Reproduce exactly the lines from the one containing "In the scene before" through the last line of the records below, both included, and nothing else.

------ Data for this task ------

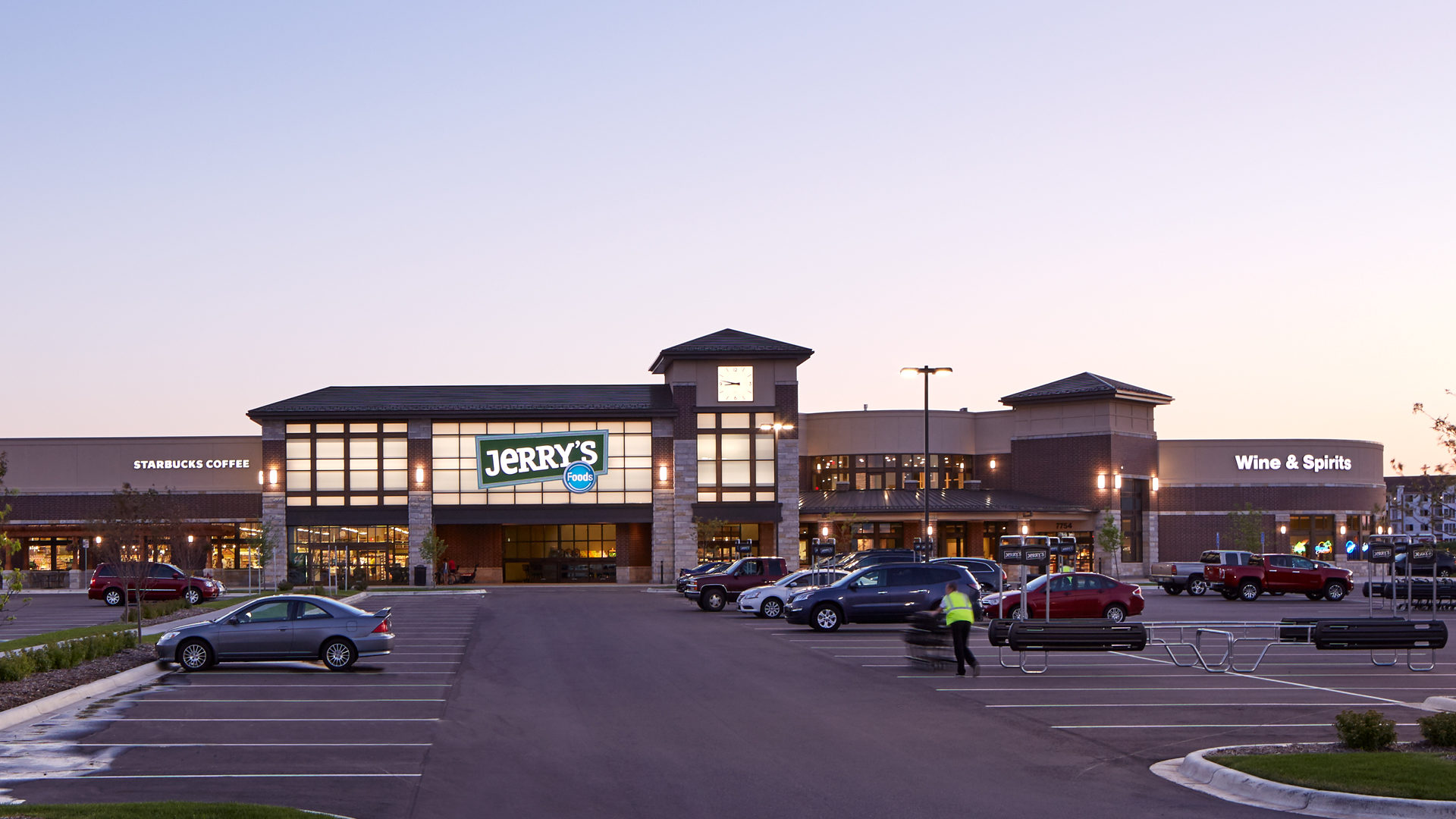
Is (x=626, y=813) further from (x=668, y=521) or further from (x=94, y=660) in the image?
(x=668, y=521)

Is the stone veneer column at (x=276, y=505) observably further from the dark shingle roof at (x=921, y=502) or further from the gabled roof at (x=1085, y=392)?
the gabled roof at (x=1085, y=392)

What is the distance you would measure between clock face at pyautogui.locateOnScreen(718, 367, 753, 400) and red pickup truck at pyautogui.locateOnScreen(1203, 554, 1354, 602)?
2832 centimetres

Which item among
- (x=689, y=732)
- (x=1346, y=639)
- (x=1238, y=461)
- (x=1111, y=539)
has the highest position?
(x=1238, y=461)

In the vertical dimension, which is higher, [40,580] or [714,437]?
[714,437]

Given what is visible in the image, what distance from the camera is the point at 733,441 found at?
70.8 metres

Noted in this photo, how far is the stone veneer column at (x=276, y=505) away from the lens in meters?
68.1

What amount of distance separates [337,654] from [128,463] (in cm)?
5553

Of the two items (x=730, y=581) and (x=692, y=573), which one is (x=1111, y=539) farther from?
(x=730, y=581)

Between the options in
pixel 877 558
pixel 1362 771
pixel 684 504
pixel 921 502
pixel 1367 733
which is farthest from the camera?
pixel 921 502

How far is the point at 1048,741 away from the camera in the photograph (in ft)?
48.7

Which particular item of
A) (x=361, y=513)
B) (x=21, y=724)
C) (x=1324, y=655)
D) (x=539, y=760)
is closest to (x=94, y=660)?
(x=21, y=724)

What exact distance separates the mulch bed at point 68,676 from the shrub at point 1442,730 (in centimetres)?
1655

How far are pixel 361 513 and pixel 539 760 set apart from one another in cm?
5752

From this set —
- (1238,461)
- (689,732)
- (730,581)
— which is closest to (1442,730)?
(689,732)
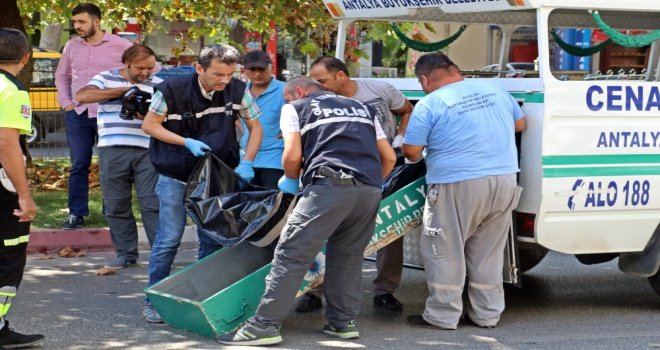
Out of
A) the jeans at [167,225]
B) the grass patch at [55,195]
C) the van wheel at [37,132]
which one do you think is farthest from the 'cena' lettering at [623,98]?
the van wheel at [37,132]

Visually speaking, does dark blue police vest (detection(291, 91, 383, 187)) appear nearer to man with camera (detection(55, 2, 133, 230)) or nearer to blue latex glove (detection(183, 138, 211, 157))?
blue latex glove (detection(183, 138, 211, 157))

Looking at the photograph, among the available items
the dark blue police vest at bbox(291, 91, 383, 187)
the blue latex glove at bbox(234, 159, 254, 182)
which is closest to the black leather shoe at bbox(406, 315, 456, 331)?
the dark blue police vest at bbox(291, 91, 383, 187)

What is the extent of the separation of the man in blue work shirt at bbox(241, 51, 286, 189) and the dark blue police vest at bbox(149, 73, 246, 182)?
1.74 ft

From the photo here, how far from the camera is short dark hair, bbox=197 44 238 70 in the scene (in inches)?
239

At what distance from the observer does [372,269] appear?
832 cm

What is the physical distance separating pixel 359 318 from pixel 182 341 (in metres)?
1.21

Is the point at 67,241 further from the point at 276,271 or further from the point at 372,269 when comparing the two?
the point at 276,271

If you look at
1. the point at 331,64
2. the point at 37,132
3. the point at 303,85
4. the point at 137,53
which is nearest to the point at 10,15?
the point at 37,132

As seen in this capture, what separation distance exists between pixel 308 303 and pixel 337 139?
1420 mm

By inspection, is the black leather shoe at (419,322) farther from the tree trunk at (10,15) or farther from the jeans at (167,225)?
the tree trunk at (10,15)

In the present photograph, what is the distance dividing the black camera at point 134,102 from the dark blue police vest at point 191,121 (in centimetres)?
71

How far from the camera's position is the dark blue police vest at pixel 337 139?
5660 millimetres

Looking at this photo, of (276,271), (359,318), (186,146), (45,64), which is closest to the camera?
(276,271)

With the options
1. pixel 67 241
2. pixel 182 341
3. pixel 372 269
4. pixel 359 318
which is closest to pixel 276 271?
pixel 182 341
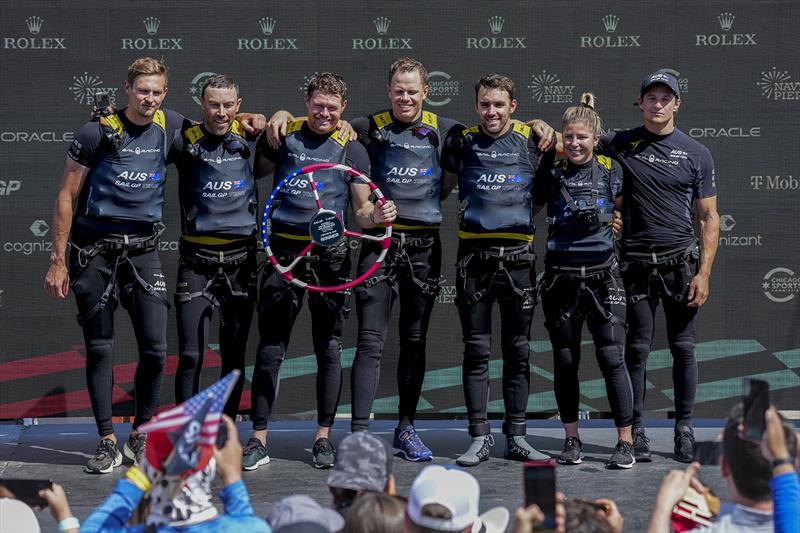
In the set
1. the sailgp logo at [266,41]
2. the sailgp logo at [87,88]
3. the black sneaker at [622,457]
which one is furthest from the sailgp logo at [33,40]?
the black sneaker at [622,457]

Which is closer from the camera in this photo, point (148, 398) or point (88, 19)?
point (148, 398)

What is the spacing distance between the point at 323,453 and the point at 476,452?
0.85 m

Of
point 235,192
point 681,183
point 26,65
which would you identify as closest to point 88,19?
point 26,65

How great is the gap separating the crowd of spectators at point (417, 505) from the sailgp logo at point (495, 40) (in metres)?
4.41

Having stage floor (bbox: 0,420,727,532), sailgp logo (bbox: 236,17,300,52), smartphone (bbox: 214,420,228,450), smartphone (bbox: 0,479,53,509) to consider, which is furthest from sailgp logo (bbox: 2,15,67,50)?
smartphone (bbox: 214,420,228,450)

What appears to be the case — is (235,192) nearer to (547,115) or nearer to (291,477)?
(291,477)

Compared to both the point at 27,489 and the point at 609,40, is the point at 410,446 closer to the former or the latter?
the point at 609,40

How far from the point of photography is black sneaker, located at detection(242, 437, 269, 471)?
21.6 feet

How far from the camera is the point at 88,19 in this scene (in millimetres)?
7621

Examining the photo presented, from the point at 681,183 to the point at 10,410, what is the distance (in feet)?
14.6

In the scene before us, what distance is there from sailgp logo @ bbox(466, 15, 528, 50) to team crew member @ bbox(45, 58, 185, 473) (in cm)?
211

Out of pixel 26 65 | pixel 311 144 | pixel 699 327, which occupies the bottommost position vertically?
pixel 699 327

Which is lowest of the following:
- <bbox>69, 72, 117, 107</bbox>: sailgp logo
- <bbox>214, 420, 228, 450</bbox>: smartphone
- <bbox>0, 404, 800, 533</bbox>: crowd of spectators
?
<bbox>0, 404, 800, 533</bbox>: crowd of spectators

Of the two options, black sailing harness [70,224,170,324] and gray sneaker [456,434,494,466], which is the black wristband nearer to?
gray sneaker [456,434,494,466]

------

### Solution to this exercise
In the scene before us, what distance is there from sailgp logo @ bbox(466, 15, 528, 50) to team crew member @ bbox(45, 58, 185, 473) (in cm)?
211

Out of pixel 26 65 | pixel 311 144 | pixel 699 327, which occupies the bottommost position vertically?
pixel 699 327

Which is lowest of the following:
- <bbox>69, 72, 117, 107</bbox>: sailgp logo
- <bbox>214, 420, 228, 450</bbox>: smartphone
- <bbox>0, 404, 800, 533</bbox>: crowd of spectators
?
<bbox>0, 404, 800, 533</bbox>: crowd of spectators

Of the two options, black sailing harness [70,224,170,324] and gray sneaker [456,434,494,466], which is the black wristband nearer to?
gray sneaker [456,434,494,466]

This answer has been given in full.